Users can choose to show specific traces in the Annotation UI for each question by configuring the annotation through the annotation_config_dict

For example, the following configuration for annotations will create the following UI:

annotation_config_dict = {
    "annotation_config_type": "flexible",
    "direction": "row",
    "components": [
        [
            {
                "data_loc": ["test_case_data", "input", "question_type"],
            },
            {
                "data_loc": ["test_case_data", "expected_output", "question"],
            },
        ],
        [
            {
                "data_loc": ["test_case_output", "output", "perceived_mode"],
            },
           {
                "data_loc": ["test_case_output", "output", "answer"],
            },
        ],
    ],
}

One more thing that users can configure in the UI is if they want to have rows or columns. They do this with the directionkey. If the value isrow, then the items in the array will show up as rows in the annotations UI. If the value is col, then the items in the array will show up as columns in the annotations UI.

If a user selects row, the UI is limited to 2 columns.

If the user selects col, the UI is limited to 2 rows.

Questions and Traces

In addition to configuring the Annotations UI, users can also configure which traces will show up for which questions on the rubric with the question_id_to_annotation_config_dict object.

Going back to the original test case example, the following configuration means that for the first question in the rubric, the following traces will show up in the UI.

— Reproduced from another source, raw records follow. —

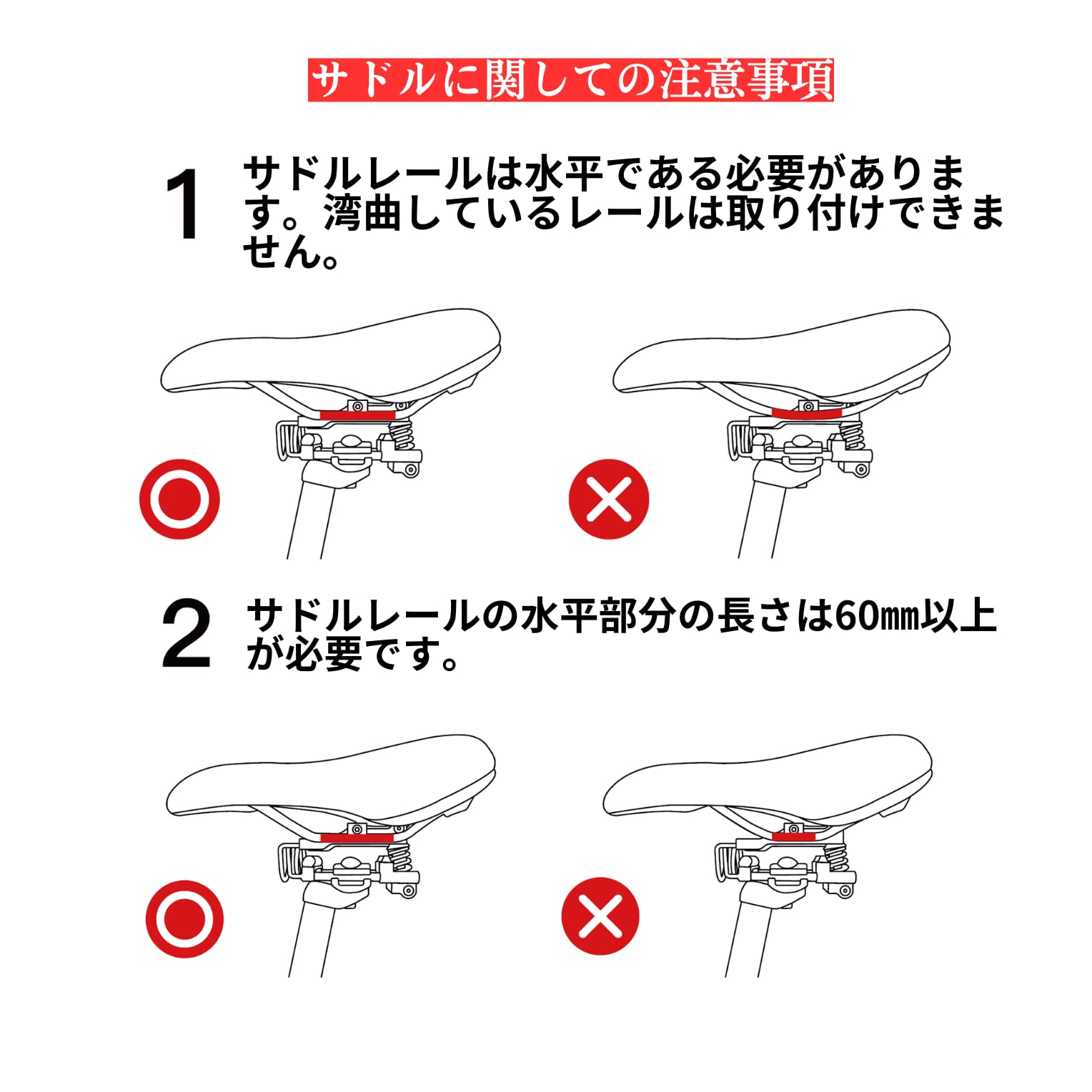 サドルに関しての注意事項

1 サドルレールは水平である必要があります。湾曲しているレールは取り付けできません。

2 サドルレールの水平部分の長さは60㎜以上が必要です。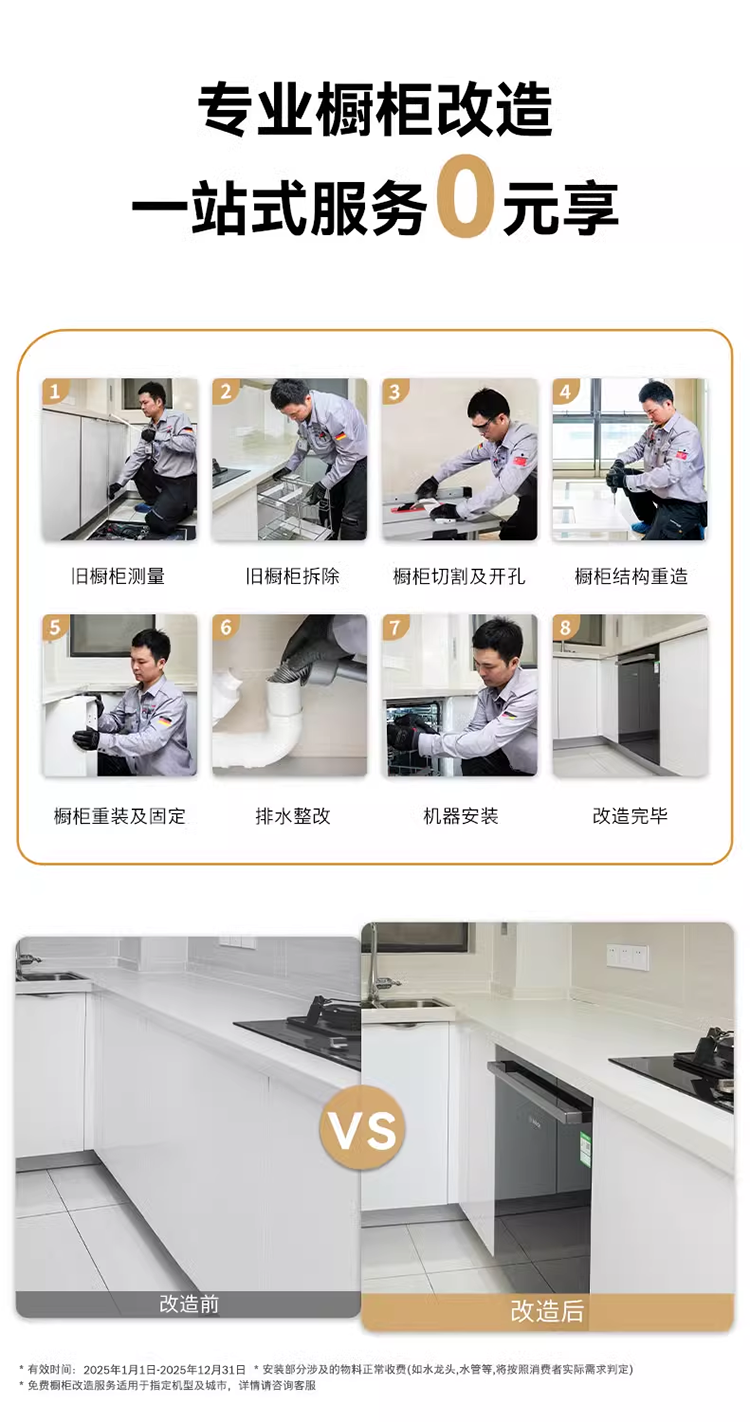 专业橱柜改造
一站式服务0元享

1
旧橱柜测量

2
旧橱柜拆除

3
橱柜切割及开孔

4
橱柜结构重造

5
橱柜重装及固定

6
排水整改

7
机器安装

8
改造完毕

VS

改造前

改造后

* 有效时间：2025年1月1日-2025年12月31日 * 安装部分涉及的物料正常收费(如水龙头,水管等,将按照消费者实际需求判定)
* 免费橱柜改造服务适用于指定机型及城市，详情请咨询客服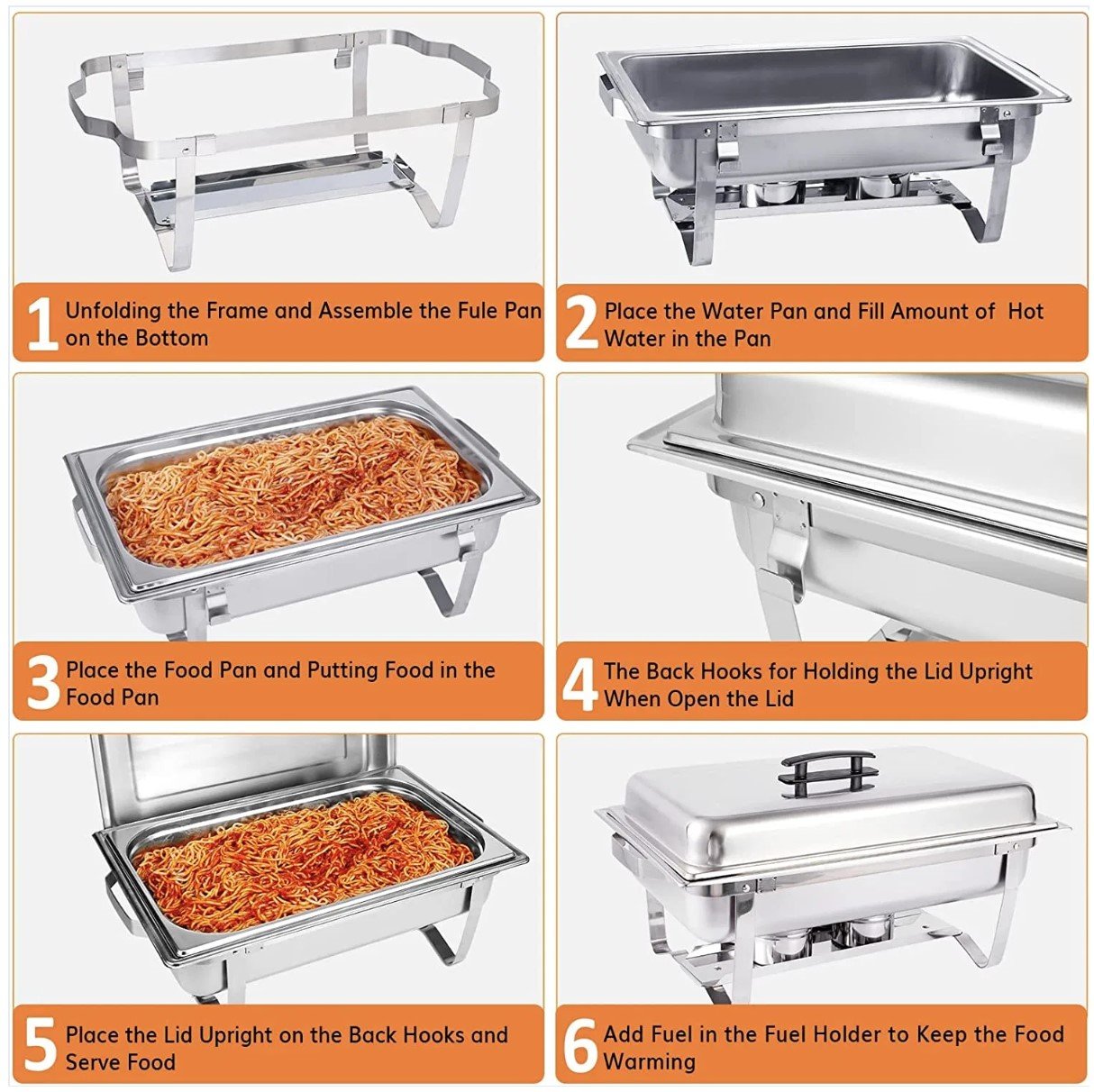 1 Unfolding the Frame and Assemble the Fule Pan on the Bottom

2 Place the Water Pan and Fill Amount of Hot Water in the Pan

3 Place the Food Pan and Putting Food in the Food Pan

4 The Back Hooks for Holding the Lid Upright When Open the Lid

5 Place the Lid Upright on the Back Hooks and Serve Food

6 Add Fuel in the Fuel Holder to Keep the Food Warming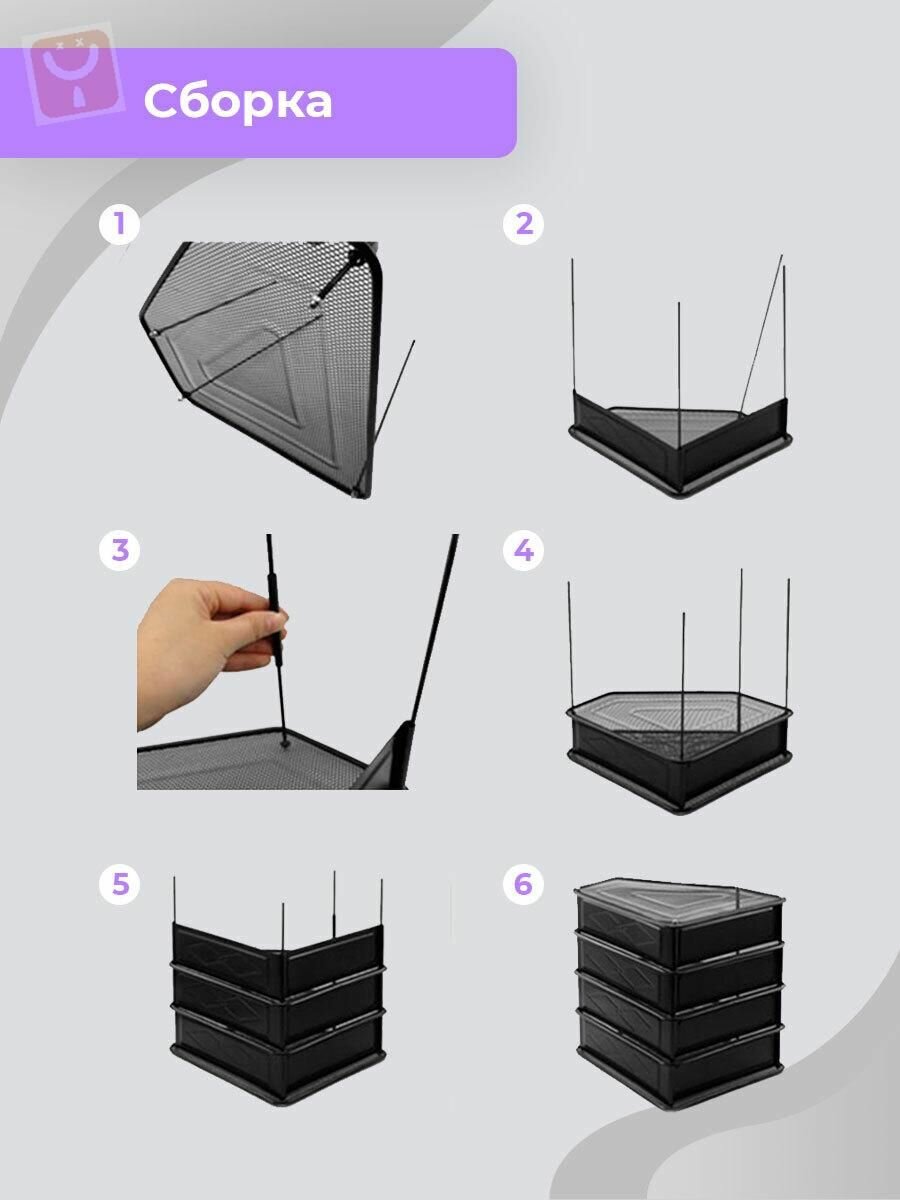 Сборка

1

2

3

4

5

6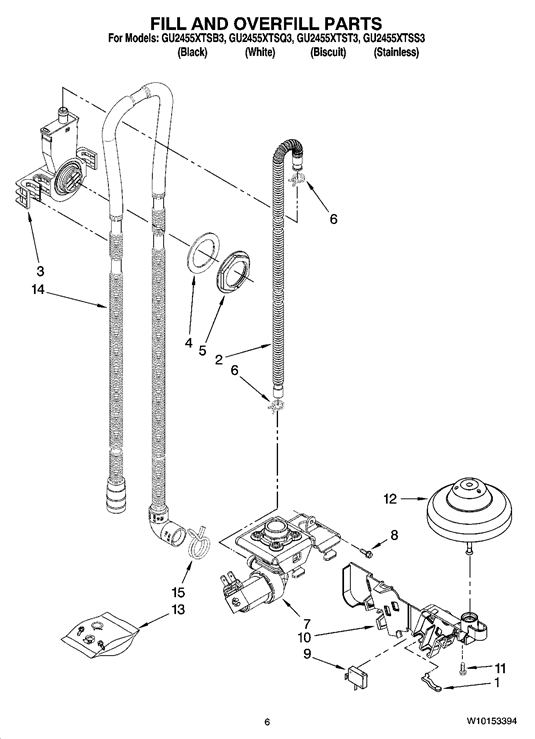 FILL AND OVERFILL PARTS
For Models: GU2455XTSB3, GU2455XTSQ3, GU2455XTST3, GU2455XTSS3
(Black) (White) (Biscuit) (Stainless)

6
3
14
4
5
2
6
12
8
15
13
7
10
9
11
1

6
W10153394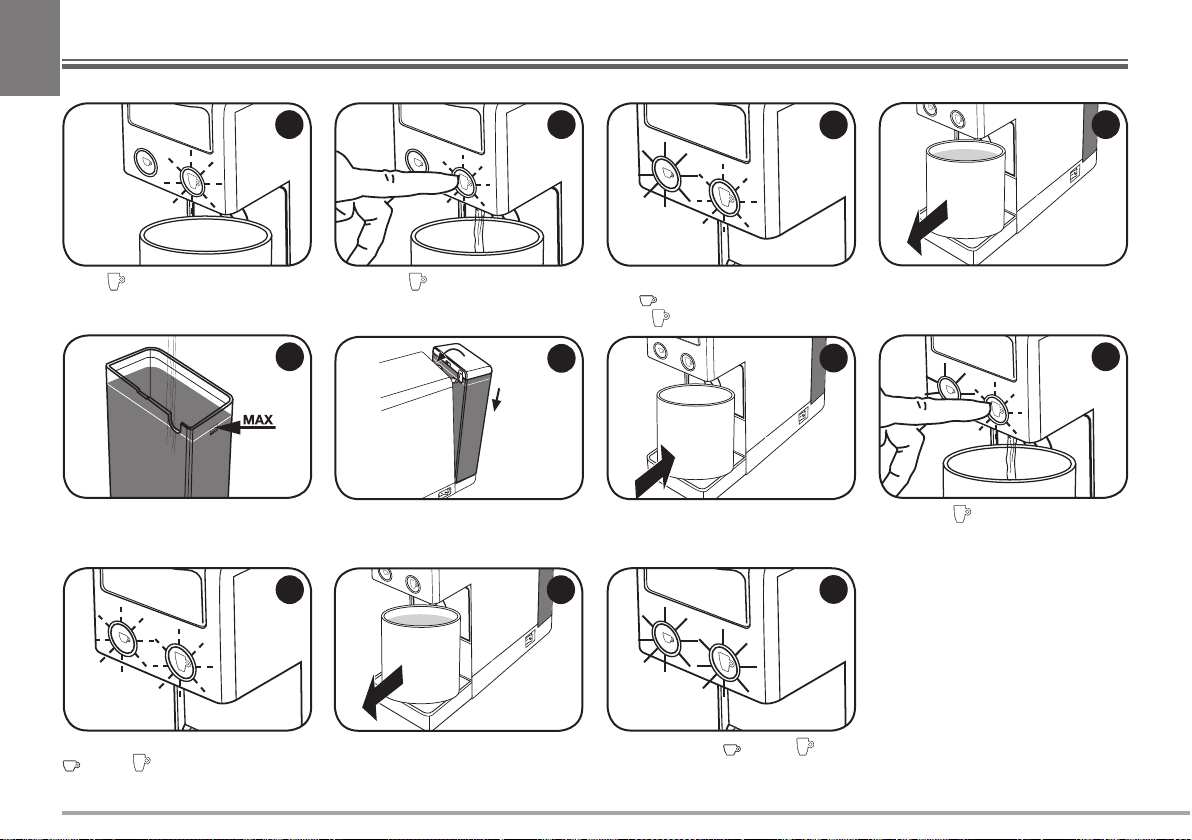 MAX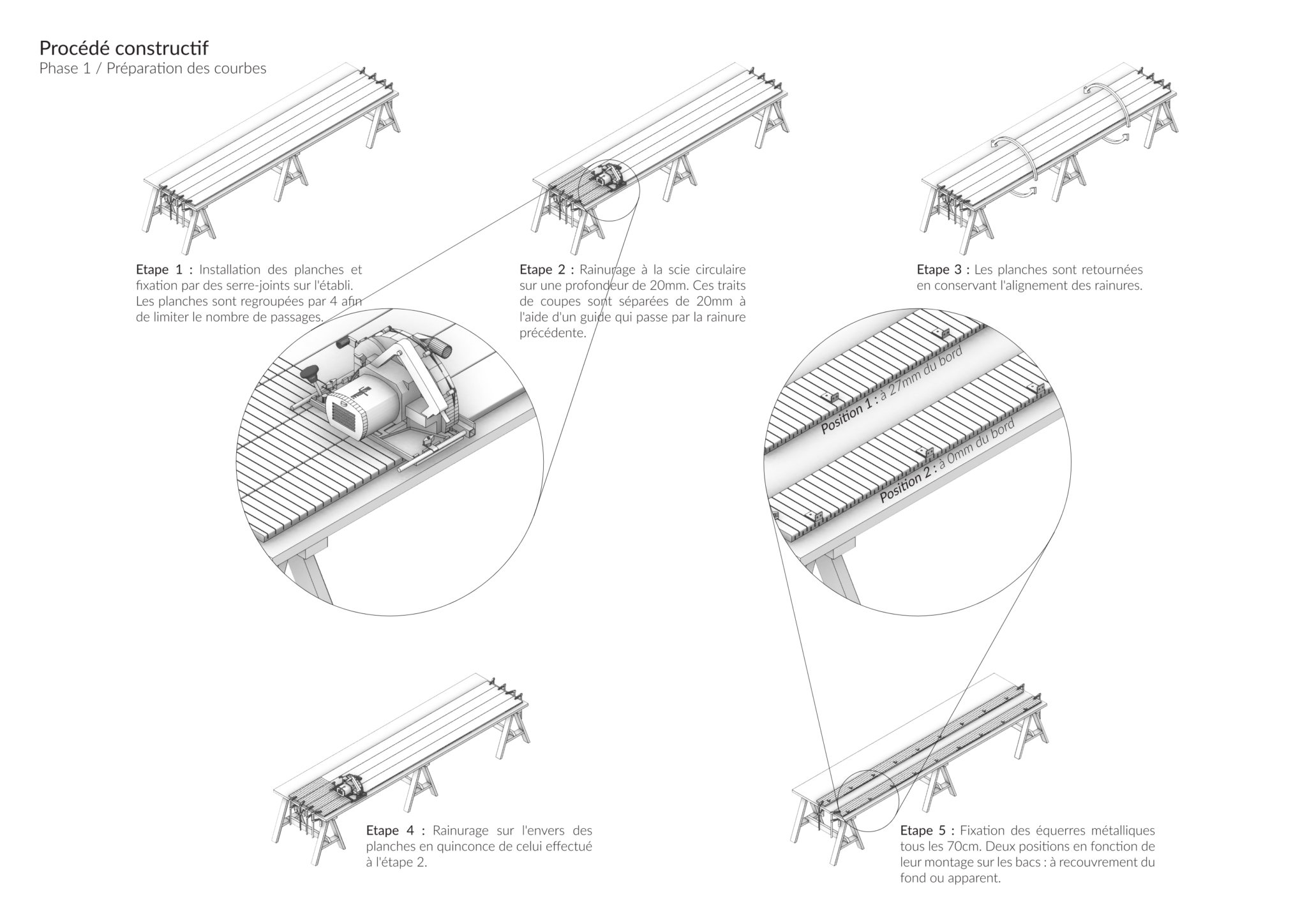 Procédé constructif
Phase 1 / Préparation des courbes

Etape 1 : Installation des planches et fixation par des serre-joints sur l'établi. Les planches sont regroupées par 4 afin de limiter le nombre de passages.

Etape 2 : Rainurage à la scie circulaire sur une profondeur de 20mm. Ces traits de coupes sont séparées de 20mm à l'aide d'un guide qui passe par la rainure précédente.

Etape 3 : Les planches sont retournées en conservant l'alignement des rainures.

Position 1 : à 27mm du bord

Position 2 : à 0mm du bord

Etape 4 : Rainurage sur l'envers des planches en quinconce de celui effectué à l'étape 2.

Etape 5 : Fixation des équerres métalliques tous les 70cm. Deux positions en fonction de leur montage sur les bacs : à recouvrement du fond ou apparent.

question_id_to_annotation_config_dict = {
    question_ids[1]: {
        "annotation_config": "flexible",  # NOTE: this has to be a flexible annotation config
        "components": [
        [
            {
                "data_loc": ["test_case_data", "input", "question_type"],
            },
            {
                "data_loc": ["test_case_data", "expected_output", "question"],
            },
        ],
        [
            {
                "data_loc": ["test_case_output", "output", "perceived_mode"],
            },
           {
                "data_loc": ["test_case_output", "output", "answer"],
            },
        ],
    ],,
    }
}

Creating the evaluation

The last thing to do after you've configured the evaluation is to run the evaluation. For flexible evaluations, only SDK support is available, so you would have to run the evaluation through the SDK.